James Kunstler estará em Lisboa no final desta semana, para proferir algumas conferências. Na manhã do dia 16 falará na Gulbenkian sobre energia e urbanismo, num encontro promovido pela Comissão de Coordenação e Desenvolvimento Regional de Lisboa e Vale do Tejo.No final da tarde, a convite da ASPO-Portugal, estará no Instituto Superior Técnico para falar do pico do petróleo. Será uma oportunidade única de ouvir o maior profeta de um novo mundo,
feito à mão, o qual sucederá ao mundo tal como hoje o conhecemos, e cujo fim foi há dias anunciado pelo nosso ministro da Economia.

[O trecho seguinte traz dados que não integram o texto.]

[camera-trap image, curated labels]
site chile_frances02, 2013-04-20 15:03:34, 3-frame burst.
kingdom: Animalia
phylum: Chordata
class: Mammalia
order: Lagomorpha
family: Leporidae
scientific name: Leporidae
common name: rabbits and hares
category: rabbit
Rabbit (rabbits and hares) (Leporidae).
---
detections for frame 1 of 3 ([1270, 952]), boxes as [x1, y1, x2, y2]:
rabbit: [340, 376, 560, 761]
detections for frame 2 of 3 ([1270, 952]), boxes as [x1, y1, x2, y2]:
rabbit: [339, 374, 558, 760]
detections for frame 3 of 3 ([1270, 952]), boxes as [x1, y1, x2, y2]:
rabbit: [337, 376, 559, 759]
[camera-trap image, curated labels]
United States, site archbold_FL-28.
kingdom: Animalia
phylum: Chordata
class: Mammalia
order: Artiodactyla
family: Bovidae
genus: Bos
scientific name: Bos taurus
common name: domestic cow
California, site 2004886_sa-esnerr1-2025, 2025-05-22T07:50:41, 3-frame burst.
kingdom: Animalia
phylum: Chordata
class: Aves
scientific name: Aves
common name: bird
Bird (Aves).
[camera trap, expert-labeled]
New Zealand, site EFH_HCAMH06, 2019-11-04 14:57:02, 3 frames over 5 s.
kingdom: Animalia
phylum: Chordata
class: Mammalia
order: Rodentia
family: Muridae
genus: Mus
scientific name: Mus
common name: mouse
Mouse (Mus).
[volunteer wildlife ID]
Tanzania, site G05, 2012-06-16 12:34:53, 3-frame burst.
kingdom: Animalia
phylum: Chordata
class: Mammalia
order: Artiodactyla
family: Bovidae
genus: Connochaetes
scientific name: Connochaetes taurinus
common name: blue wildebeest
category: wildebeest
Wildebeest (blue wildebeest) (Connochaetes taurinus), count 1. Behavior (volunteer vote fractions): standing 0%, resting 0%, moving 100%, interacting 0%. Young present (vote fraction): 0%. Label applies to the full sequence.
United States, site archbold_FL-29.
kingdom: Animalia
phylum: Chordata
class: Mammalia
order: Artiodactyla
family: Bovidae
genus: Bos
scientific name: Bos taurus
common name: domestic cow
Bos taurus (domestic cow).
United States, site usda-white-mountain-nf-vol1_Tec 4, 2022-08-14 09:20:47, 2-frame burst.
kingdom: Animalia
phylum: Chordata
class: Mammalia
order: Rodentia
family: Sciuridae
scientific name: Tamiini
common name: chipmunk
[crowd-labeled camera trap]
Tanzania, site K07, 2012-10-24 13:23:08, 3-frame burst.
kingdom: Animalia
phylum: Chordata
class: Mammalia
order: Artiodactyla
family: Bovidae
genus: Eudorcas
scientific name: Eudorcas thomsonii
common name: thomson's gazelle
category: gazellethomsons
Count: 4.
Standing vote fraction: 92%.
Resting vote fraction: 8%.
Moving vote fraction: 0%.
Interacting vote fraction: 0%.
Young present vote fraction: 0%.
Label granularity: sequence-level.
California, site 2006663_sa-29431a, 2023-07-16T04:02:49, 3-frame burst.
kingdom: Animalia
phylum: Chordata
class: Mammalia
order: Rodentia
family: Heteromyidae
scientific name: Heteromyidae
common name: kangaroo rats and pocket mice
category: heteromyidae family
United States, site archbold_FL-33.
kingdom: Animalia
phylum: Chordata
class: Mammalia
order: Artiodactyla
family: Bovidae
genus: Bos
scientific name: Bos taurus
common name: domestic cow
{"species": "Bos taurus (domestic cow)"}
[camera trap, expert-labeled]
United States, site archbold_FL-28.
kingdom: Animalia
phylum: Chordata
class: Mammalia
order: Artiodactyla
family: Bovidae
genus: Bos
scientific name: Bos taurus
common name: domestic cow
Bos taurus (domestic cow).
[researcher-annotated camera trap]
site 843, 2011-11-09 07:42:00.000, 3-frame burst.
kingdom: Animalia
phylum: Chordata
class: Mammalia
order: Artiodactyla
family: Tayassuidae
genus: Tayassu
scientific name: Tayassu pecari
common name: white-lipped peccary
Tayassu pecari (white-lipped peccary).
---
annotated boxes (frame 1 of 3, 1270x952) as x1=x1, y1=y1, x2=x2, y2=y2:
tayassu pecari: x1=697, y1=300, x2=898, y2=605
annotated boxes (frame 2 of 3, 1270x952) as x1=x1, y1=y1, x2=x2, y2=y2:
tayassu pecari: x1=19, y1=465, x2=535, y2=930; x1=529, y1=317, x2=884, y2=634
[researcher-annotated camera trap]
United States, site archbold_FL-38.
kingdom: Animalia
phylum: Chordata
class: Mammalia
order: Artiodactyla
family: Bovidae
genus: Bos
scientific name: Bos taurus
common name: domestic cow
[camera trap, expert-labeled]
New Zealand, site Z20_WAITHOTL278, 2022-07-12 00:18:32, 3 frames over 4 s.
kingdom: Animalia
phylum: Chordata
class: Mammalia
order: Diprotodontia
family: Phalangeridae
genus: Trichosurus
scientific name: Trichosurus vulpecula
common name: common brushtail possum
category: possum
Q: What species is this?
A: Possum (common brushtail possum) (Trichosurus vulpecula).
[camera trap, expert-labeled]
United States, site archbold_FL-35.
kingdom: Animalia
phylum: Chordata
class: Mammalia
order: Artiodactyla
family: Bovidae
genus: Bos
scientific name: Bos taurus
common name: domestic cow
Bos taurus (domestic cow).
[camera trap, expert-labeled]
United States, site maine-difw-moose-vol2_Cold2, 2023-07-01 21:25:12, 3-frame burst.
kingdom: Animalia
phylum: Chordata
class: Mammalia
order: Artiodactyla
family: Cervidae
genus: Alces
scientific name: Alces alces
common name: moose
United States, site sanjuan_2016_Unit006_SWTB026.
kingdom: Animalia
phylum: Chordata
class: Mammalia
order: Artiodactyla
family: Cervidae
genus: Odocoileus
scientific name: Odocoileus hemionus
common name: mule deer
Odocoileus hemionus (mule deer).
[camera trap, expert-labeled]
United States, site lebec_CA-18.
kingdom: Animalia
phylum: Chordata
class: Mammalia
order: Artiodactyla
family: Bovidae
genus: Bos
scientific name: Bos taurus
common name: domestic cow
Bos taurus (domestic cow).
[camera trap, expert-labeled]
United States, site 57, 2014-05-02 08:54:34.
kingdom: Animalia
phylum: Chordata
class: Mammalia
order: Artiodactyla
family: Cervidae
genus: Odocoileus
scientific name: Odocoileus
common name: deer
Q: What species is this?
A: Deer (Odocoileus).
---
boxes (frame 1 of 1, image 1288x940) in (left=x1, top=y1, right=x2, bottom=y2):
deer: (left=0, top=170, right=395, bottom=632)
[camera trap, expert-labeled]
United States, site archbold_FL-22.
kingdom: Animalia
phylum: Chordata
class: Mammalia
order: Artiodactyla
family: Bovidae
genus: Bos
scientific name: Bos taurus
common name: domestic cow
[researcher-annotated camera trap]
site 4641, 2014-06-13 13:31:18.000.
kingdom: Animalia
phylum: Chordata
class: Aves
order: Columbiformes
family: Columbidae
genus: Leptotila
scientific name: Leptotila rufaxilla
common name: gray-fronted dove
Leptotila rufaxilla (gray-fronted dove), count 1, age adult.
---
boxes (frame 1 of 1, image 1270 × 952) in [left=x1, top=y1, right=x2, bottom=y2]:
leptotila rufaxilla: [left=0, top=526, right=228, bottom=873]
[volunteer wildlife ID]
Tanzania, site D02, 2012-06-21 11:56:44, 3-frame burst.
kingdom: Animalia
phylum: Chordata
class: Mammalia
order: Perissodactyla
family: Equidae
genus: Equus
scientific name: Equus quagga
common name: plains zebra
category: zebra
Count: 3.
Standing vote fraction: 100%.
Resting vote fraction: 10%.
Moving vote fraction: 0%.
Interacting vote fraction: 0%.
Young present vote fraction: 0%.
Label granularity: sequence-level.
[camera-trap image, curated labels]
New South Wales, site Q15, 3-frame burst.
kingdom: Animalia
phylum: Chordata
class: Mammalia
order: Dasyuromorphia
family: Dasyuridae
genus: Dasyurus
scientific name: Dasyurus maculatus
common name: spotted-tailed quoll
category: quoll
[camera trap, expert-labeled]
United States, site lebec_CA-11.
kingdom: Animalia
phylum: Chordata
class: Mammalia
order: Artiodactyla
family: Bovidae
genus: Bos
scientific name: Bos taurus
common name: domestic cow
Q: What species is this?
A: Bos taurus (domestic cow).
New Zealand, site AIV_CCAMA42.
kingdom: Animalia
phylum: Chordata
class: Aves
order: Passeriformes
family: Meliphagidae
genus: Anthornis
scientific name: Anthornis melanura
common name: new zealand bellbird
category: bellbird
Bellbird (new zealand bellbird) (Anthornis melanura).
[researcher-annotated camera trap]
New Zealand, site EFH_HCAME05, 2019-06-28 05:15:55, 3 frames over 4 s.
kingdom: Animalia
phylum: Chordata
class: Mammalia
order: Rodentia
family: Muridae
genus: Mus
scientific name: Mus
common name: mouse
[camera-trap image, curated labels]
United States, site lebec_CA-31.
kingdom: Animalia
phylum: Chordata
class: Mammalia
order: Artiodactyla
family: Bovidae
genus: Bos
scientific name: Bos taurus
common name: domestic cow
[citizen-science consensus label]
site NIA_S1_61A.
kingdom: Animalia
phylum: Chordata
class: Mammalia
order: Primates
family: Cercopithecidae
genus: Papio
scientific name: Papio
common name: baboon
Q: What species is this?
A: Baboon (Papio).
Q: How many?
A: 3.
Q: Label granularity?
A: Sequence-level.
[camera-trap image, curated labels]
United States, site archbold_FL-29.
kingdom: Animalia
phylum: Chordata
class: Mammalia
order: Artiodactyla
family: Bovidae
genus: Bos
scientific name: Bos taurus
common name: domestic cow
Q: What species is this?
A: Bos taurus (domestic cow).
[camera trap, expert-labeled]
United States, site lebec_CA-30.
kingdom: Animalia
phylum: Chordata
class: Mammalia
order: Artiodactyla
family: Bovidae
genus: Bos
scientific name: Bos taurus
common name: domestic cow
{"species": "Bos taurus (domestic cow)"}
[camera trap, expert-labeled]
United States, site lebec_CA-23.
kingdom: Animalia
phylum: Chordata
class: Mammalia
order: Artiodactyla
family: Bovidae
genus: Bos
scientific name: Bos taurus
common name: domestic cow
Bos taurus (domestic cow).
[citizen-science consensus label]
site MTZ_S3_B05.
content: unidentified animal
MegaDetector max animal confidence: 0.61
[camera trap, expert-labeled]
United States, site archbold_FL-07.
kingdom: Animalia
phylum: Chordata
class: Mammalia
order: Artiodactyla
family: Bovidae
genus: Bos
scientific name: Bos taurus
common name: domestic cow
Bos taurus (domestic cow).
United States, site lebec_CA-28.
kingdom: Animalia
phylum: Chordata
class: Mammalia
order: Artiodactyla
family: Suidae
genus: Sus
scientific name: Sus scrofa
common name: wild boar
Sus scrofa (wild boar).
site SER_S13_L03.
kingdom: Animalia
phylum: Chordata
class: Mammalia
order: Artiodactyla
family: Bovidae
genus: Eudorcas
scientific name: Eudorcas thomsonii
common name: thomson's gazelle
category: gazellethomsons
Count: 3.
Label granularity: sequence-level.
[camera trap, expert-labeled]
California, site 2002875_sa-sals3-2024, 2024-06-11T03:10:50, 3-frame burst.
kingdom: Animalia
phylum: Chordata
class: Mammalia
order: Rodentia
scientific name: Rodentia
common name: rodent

sexta-feira, 3 de outubro de 2008

Vida de cão

As nossas relações nem eram más. Seguiam a lógica duma rotina antiga que se foi instalando, depois que tomámos juízo e derrubámos os muros da nossa guerra fria. Que também a tivemos, a princípio.
Ele acampava no terraço, eu tinha aposentos na marquise. Sentindo a dona fora, montávamos arraial na sala de visitas e trocávamos gentilezas. Ele inventava-me petiscos. Eu deixava-o lamber-me a tigela do leite e dançava-lhe às vezes no lombo um crazy-horse.
Não era fácil a partilha da dona, mas lá nos arranjávamos. E, quando ela o levava ao jardim, cheguei a ter saudades dele.
Há dias a patroa saiu, a uma noite de canasta. Eu fiquei a dormir, e ela deixou ao menino a televisão ligada. Para ver as notícias, a estúpida!
Eu bem que o estranhei quando ela regressou. Pareceu-me altivo, todo ensoberbado, a olhar-me lá do alto, nas suas tamanquinhas. Roçou-se sem pudor nas pernas da patroa, e acho que lhe impôs dormir no quarto dela. No tapete, estou eu a supor!
Gastei o dia seguinte a observá-lo. E sempre que o olhava, era um tipo com direitos o que via. Eu seja cão se não era. E quanto mais o olhava, mais direitos me exibia. Recusou passar a tarde no salão, desdenhou-me a tigela... E à noite, quando me viu ir às meninas, foi logo delatar-me à dona, o acusa-cristos. Não dormi a noite toda!
Na manhã seguinte exigi um conselho. E ela, muito dengosa, a fingir-me hipocrisias nos bigodes, enquanto me sugeria imposturices, regras de precedência, protocolos... Acabou a confessar-me que ele tinha uma comenda, um dia nacional só para ele. Que finalmente alguém lhe fizera justiça.
Eu fui à minha vida, não me dei por achado, tirei informações no bairro. E quando ela saiu, ofereci ao menino uma trela. Na coleira da trela ia o pescoço do justiceiro, um deputado qualquer, pelos vistos conhecido. Ficou insuportável, de vaidoso, e quem o queria ver era na rua, a levar o político ao jardim.
Soube-se ontem que afinal a comenda era falsa, e ele teve que soltar o benfeitor. Voltou a casa sozinho e devolveu-me a trela, acabrunhado. Metia dó, coitado! Quando um tipo se fia em certa malta, é raro acabar bem.
Vai ser um rebuliço cá em casa, mas deixei de falar ao parvalhão.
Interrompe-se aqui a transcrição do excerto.